II. Comparaison des forces militaires employées en Somalie et dans le cas du conflit israëlo-palestinien

III. La réponse israëlienne à l'attaque palestinienne

I. L'action onusienne en Somalie, et son rapport dans la presse
1. L'origine du conflit
En 1991, la Somalie est un pays en voie de disntégration, son gouvernement est tombé, et la capitale, Mogadicio, ainsi que les rues de sa capitale, sont aux mains des milices appartenant à des clans. Les famine croissante fait les titres de média, et justifie une intervention internationale. Sous la bannière des nations Unies, les forces américaines, accompagnées par le personnel de 25 nations, organisent la distribution de nourriture, désarme les milices, et restore une loi civile.

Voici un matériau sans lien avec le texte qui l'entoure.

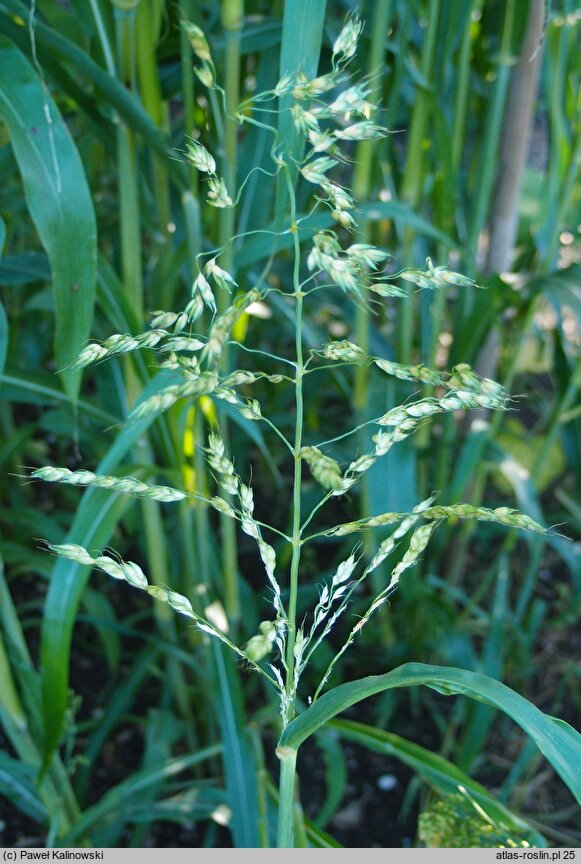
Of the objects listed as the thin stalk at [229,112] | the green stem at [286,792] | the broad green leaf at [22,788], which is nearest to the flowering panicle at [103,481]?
the green stem at [286,792]

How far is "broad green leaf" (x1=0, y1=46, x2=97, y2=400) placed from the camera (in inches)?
25.0

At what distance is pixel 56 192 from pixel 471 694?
481 mm

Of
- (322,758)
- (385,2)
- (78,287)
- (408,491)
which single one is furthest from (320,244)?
(322,758)

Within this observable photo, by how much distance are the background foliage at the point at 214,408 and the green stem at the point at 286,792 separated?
194mm

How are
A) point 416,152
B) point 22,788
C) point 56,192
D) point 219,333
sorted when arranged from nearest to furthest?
point 219,333
point 56,192
point 22,788
point 416,152

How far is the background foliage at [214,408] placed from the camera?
Result: 0.72 metres

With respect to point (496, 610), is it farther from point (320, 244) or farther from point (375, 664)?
point (320, 244)

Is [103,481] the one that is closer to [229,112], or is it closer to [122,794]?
[229,112]

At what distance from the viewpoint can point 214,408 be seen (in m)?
0.83

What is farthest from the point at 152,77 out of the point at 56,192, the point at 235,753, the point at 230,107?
the point at 235,753

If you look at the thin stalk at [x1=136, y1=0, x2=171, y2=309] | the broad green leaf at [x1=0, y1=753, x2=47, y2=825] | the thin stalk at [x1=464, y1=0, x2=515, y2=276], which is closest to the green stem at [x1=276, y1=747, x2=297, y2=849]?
the broad green leaf at [x1=0, y1=753, x2=47, y2=825]

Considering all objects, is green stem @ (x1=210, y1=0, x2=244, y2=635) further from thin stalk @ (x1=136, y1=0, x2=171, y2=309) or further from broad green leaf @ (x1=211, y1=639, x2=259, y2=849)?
broad green leaf @ (x1=211, y1=639, x2=259, y2=849)

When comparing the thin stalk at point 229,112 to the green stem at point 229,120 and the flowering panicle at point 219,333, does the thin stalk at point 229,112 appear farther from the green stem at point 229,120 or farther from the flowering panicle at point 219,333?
the flowering panicle at point 219,333

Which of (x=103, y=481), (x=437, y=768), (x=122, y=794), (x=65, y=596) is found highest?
(x=103, y=481)
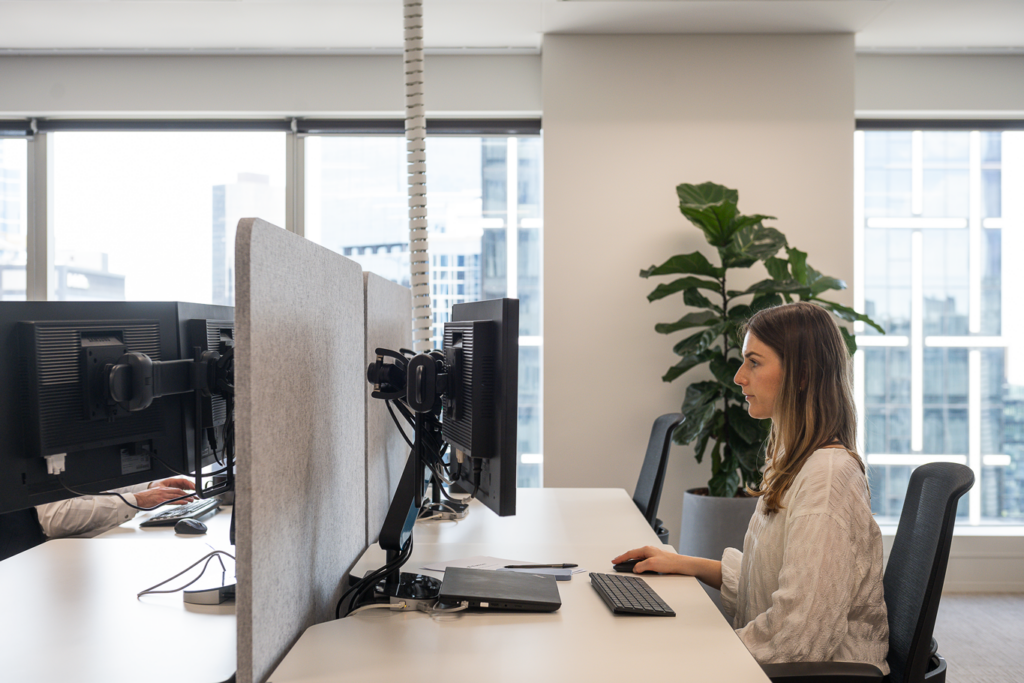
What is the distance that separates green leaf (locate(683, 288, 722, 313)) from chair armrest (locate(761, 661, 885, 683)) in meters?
1.86

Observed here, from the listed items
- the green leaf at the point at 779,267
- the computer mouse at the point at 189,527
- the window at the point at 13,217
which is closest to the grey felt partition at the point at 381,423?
the computer mouse at the point at 189,527

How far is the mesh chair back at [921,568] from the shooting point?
1049mm

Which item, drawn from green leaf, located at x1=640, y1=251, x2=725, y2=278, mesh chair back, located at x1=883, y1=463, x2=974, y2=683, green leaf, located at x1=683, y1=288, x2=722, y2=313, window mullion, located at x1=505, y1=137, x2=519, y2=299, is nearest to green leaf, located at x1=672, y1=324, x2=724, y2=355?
green leaf, located at x1=683, y1=288, x2=722, y2=313

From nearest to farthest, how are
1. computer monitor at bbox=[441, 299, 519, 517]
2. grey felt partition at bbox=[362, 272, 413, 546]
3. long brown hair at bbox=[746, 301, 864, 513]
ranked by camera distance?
computer monitor at bbox=[441, 299, 519, 517]
long brown hair at bbox=[746, 301, 864, 513]
grey felt partition at bbox=[362, 272, 413, 546]

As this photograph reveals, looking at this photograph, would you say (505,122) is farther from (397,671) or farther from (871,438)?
(397,671)

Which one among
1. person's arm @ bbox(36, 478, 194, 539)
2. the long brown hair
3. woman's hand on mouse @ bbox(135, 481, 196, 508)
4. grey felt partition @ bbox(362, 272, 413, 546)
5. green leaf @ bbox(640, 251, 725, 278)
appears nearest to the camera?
the long brown hair

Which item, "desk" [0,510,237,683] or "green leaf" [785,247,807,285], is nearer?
"desk" [0,510,237,683]

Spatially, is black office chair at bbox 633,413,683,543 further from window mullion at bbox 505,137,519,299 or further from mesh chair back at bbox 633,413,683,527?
window mullion at bbox 505,137,519,299

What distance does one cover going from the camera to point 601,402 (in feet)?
9.87

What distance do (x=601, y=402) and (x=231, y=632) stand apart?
2.17 metres

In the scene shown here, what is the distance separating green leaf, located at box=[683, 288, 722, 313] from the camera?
107 inches

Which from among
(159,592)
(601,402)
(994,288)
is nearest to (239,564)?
(159,592)

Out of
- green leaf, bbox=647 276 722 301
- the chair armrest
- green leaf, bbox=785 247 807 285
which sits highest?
green leaf, bbox=785 247 807 285

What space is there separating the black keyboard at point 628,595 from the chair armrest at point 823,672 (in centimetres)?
18
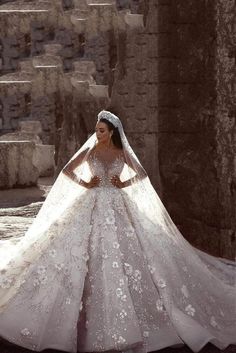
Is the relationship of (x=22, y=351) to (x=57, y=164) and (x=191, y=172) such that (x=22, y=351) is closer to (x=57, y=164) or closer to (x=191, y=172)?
(x=191, y=172)

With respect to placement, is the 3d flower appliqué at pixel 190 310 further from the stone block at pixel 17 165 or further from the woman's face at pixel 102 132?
the stone block at pixel 17 165

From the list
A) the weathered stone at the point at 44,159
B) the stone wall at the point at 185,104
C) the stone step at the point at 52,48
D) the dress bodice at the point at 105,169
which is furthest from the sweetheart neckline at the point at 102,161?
the stone step at the point at 52,48

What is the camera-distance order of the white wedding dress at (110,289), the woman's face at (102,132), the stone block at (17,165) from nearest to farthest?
the white wedding dress at (110,289)
the woman's face at (102,132)
the stone block at (17,165)

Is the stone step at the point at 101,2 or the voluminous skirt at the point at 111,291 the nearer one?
the voluminous skirt at the point at 111,291

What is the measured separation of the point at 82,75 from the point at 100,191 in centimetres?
675

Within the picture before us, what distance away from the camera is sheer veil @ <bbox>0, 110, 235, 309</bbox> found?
17.1 ft

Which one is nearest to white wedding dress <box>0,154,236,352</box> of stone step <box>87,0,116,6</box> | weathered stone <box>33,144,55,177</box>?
weathered stone <box>33,144,55,177</box>

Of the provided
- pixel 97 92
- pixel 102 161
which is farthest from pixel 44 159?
pixel 102 161

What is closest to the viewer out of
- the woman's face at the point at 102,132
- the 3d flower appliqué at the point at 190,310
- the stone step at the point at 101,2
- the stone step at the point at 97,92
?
the 3d flower appliqué at the point at 190,310

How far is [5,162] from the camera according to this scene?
10.5 metres

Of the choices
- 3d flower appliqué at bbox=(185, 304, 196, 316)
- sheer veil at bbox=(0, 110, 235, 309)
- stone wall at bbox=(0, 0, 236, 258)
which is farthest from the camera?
stone wall at bbox=(0, 0, 236, 258)

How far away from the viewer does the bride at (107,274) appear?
4.85 metres

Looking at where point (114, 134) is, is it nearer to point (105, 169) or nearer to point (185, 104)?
point (105, 169)

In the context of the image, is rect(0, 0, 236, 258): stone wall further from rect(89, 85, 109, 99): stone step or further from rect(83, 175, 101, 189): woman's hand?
rect(83, 175, 101, 189): woman's hand
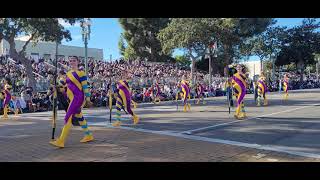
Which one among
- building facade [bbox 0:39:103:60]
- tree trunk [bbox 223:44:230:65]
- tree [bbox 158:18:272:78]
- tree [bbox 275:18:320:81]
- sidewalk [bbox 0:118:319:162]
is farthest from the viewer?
tree [bbox 275:18:320:81]

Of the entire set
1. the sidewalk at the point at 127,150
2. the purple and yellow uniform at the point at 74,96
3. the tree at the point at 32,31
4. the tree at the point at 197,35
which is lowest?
the sidewalk at the point at 127,150

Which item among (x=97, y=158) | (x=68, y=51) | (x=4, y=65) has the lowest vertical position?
(x=97, y=158)

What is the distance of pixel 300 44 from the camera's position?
56250 millimetres

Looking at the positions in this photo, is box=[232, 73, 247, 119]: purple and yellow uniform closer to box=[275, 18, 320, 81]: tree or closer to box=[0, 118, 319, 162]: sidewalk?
box=[0, 118, 319, 162]: sidewalk

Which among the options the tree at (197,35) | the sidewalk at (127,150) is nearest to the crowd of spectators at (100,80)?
the tree at (197,35)

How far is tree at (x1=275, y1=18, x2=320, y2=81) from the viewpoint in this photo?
Result: 56.0m

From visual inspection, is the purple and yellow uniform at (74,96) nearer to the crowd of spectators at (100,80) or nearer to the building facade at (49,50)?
the crowd of spectators at (100,80)

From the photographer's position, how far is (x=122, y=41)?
202 ft

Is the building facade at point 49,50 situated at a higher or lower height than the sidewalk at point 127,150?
higher

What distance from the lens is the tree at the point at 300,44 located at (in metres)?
56.0

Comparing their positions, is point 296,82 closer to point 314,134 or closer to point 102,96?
point 102,96

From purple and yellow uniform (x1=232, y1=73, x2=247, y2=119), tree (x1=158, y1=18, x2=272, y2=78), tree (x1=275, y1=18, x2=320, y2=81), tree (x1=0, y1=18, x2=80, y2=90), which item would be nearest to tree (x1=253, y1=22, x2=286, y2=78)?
tree (x1=275, y1=18, x2=320, y2=81)

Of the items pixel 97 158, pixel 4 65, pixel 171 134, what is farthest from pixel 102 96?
pixel 97 158
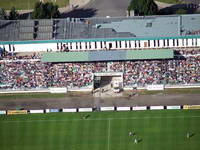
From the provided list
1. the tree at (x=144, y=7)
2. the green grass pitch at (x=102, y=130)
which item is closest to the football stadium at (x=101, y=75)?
the green grass pitch at (x=102, y=130)

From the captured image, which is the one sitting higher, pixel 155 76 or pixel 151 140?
pixel 155 76

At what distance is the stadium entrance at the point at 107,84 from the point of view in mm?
115125

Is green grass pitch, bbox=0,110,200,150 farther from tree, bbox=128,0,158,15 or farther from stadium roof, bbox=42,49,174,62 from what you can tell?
tree, bbox=128,0,158,15

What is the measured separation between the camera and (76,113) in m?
111

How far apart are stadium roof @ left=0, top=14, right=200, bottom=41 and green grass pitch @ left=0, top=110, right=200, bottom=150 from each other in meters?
18.9

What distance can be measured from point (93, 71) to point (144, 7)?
19274mm

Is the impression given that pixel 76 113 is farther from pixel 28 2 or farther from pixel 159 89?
pixel 28 2

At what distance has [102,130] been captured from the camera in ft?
350

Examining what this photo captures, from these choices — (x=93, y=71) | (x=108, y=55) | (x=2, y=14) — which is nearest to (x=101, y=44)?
(x=108, y=55)

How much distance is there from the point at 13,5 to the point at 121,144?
53.2 m

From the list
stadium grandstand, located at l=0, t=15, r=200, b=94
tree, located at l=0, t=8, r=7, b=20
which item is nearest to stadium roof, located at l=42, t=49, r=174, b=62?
stadium grandstand, located at l=0, t=15, r=200, b=94

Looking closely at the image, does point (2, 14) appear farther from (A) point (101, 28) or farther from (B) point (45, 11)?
(A) point (101, 28)

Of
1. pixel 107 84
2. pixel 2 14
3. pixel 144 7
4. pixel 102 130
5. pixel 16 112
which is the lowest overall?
pixel 102 130

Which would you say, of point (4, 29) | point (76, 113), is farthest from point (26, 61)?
point (76, 113)
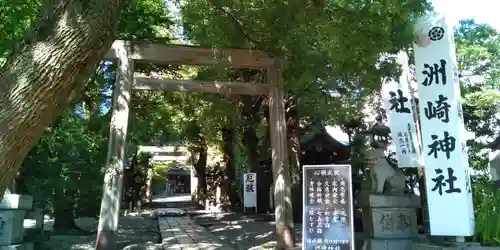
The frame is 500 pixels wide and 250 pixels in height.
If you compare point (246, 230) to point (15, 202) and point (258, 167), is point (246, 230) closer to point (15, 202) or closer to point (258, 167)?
point (258, 167)

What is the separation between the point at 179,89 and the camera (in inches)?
332

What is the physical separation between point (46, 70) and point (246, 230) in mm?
9362

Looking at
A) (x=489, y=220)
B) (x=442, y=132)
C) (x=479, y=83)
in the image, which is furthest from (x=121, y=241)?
(x=479, y=83)

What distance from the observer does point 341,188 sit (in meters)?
5.59

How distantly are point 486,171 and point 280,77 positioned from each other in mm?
5377

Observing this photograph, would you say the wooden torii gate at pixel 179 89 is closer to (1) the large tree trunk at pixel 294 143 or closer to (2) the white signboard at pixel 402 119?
(2) the white signboard at pixel 402 119

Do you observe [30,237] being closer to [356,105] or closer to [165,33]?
[165,33]

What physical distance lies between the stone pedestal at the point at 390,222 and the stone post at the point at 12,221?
18.1 ft

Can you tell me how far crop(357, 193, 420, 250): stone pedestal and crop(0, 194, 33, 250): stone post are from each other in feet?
18.1

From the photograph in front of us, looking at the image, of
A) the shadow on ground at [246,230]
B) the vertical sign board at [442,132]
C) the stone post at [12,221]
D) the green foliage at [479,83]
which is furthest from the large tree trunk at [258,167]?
the vertical sign board at [442,132]

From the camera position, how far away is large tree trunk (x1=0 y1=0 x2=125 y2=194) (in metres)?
2.44

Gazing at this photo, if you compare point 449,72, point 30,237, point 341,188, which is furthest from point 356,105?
point 30,237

L'un des leaders de milices, Muhammad Farah Aidid, souhaitait être le seul dirigeant de la Somalie, et rejetta les compromis entre clans établis par les Nations Unies. Le 6 juin 1993, les forces de Aidid, protégées par un bouclier de civils, attaquent les soldats pakistanais des forces onusiennes, et en tuent 23. L'attaque suivit le scénario suivant, rapporté par le New York Times du 8 juin 1993: "Un ou deux hommes s'approchèrent des soldats et commencèrent à parler avec eux, alors qu'une quinzaine s'avançaient vers eux, leurs mains derrière le dos... des femmes et des enfants entourèrent ensuite les Pakistanais... en les empêchant de tirer sur les hommes, qui sortient alors des batons et des couteaux de derrière leur dos, alors que d'autres Somaliens tiraient depuis des toits."
Quelques jours plus tard, en réponse à un tir de sniper pendant une manifestation, les soldats pakistanais de l'ONU tirent sur une foule de manisfestants somaliens, et en tuent deux. Les journeaux commentent l'événement de façon factuelle, comme une réponse inévitable due à la "multiplication d'échange de feu"(New York Times, 9 juin, 1993). La situation se dégrade cependant, et on assiste à une mise en oeuvre de moyens militaires considérables par les forces de l'ONU pour réponde à Aidid.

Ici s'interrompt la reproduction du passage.